** PERGUNTAS **
1. No trecho sobre o transtorno factício no cinema, quanto tempo de vida Royal Tenenbaum afirma que lhe resta?
2. Por favor, retome o trecho sobre o transtorno factício no cinema a partir do ponto em que ele termina.

O transtorno factício e a simulação no cinema
Há filmes que ilustram bem o perfil de uma pessoa com factício ou simulação. É o caso de “Os Excêntricos Tenenbaums”. Royal Tenenbaum, personagem de Gene Hackman, é um pai desnaturado. Separou-se de sua esposa Etheline, vivida por Angelica Huston, deixando-a sozinha com os três filhos pequenos. Durante anos, não demonstrou o menor interesse pela família, chegando a roubar dinheiro do filho Chas, personagem de Ben Stiller, entre outros comportamentos não muito nobres. Naturalmente, Etheline e os filhos não queriam vê-lo de maneira alguma.
No entanto, a situação muda quando Royal é expulso do hotel onde mora, por não poder mais pagar a conta, e, não tendo para onde ir, tenta voltar para sua família. Como estratégia para conseguir ser aceito de volta pela ex-esposa e filhos, mente, dizendo estar com câncer e que lhe restam apenas seis semanas de vida. Para atestar a veracidade de sua história, faz com que um falso médico confirme sua doença e leva aparelhos hospitalares para sua antiga casa. “Esse seria um típico caso de simulação se a única motivação para a mentira fosse ter um lugar para morar. Entretanto, como aos poucos o filme revela, o que Royal realmente almejava era recuperar o amor de sua família, caracterizando, assim, um transtorno factício”, explica Elie Cheniaux.

** TRECHOS DE DADOS **

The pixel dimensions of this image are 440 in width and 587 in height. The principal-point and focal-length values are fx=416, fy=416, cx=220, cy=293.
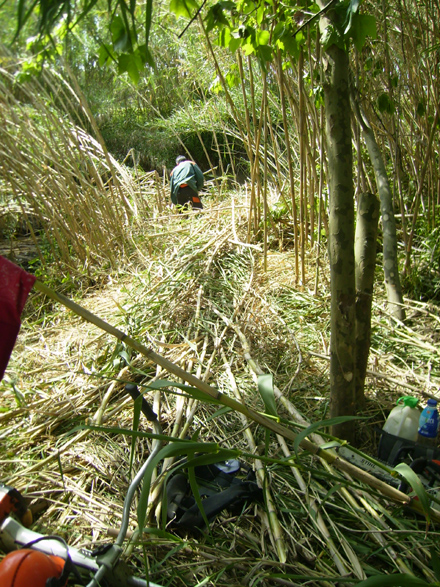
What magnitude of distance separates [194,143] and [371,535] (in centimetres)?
910

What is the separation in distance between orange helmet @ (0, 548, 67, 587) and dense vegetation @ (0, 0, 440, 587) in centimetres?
23

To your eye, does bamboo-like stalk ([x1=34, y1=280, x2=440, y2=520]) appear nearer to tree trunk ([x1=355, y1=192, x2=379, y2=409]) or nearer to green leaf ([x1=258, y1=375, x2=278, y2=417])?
green leaf ([x1=258, y1=375, x2=278, y2=417])

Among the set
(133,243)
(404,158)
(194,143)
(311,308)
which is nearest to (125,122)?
(194,143)

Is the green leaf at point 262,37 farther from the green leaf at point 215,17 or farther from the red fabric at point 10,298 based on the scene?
the red fabric at point 10,298

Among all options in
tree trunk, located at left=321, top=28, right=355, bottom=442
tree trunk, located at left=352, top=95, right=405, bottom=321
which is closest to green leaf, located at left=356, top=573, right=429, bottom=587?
tree trunk, located at left=321, top=28, right=355, bottom=442

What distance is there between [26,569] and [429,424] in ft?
3.90

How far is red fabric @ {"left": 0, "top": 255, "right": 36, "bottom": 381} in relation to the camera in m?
0.83

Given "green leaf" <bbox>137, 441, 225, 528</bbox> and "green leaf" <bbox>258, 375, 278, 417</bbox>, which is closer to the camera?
"green leaf" <bbox>137, 441, 225, 528</bbox>

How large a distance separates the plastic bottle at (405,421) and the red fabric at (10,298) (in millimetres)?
1221

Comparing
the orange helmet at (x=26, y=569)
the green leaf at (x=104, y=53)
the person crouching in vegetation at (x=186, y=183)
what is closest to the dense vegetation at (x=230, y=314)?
the green leaf at (x=104, y=53)

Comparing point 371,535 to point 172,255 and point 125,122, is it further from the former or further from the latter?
point 125,122

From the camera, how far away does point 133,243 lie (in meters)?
3.23

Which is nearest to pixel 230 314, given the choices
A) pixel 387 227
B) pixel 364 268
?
pixel 364 268

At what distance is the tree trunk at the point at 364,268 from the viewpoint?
148cm
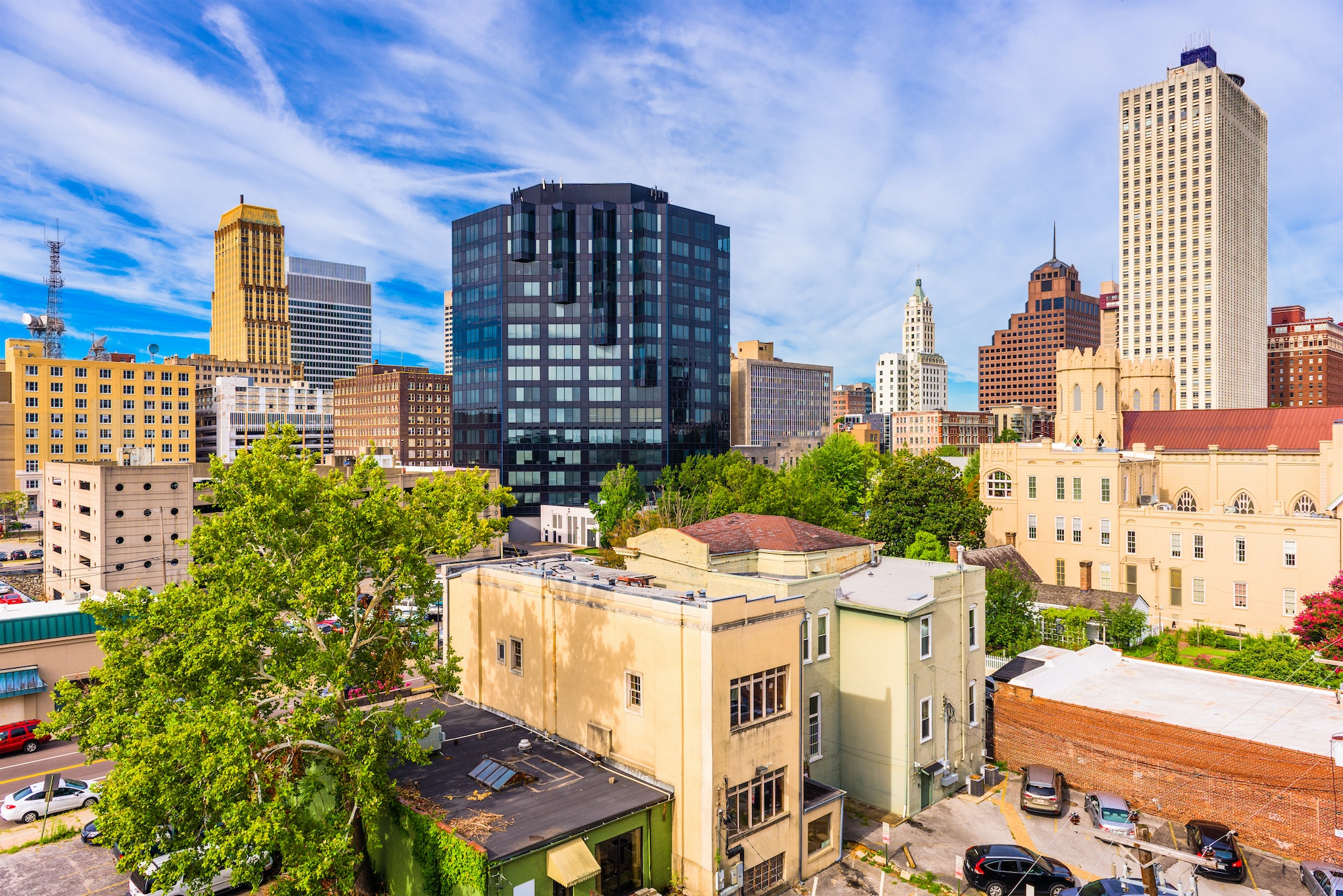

** RESPOSTAS POR TAREFA **
1. Seis semanas.

2.
Outro exemplo está no filme “Refém do Silêncio”. Protagonizado por Michael Douglas, Nathan Conrad é um psiquiatra que atende ao chamado de um colega para examinar a jovem Elisabeth Burrows, personagem de Brittany Murphy, internada em um hospital psiquiátrico. Nos últimos 10 anos, ela havia sido internada 20 vezes, tendo recebido 20 diagnósticos diferentes. O motivo da internação atual era agressividade: havia ferido um homem com uma lâmina.
Nathan a encontra sentada em seu leito, praticamente imóvel, recusando-se a falar. Ele ergue o braço da paciente para testar se ela apresenta um sinal típico da esquizofrenia catatônica: a flexibilidade cerácea. Como o braço não se mantém na posição em que o colocou, Nathan detecta a ausência desse sinal clínico. No entanto, quando ele está indo embora, Elizabeth começa a falar e, em seguida, canta, joga-se no leito e faz movimentos estranhos com as mãos.

Na história de Elizabeth há a informação de que ela presenciara o assassinato do pai, empurrado por criminosos na linha do trem do metrô quando ela tinha 8 anos de idade. Nathan conclui que o único diagnóstico correto seria o de transtorno de estresse pós-traumático. “Contudo, somos forçados a discordar dele. Além da ocorrência de um evento traumático e do episódio de explosão colérica que motivou a internação da paciente, ela não apresentava outros sintomas característicos desse transtorno. Mais para o final do filme, fica claro que Elizabeth simulava diversos sintomas psicopatológicos com o objetivo de ser repetidamente hospitalizada e, assim, esconder-se dos assassinos do pai, que de fato estavam atrás dela. Dessa forma, como existiam motivos externos para assumir um papel de doente, o diagnóstico adequado para Elizabeth seria o de simulação”, esclarece Cheniaux.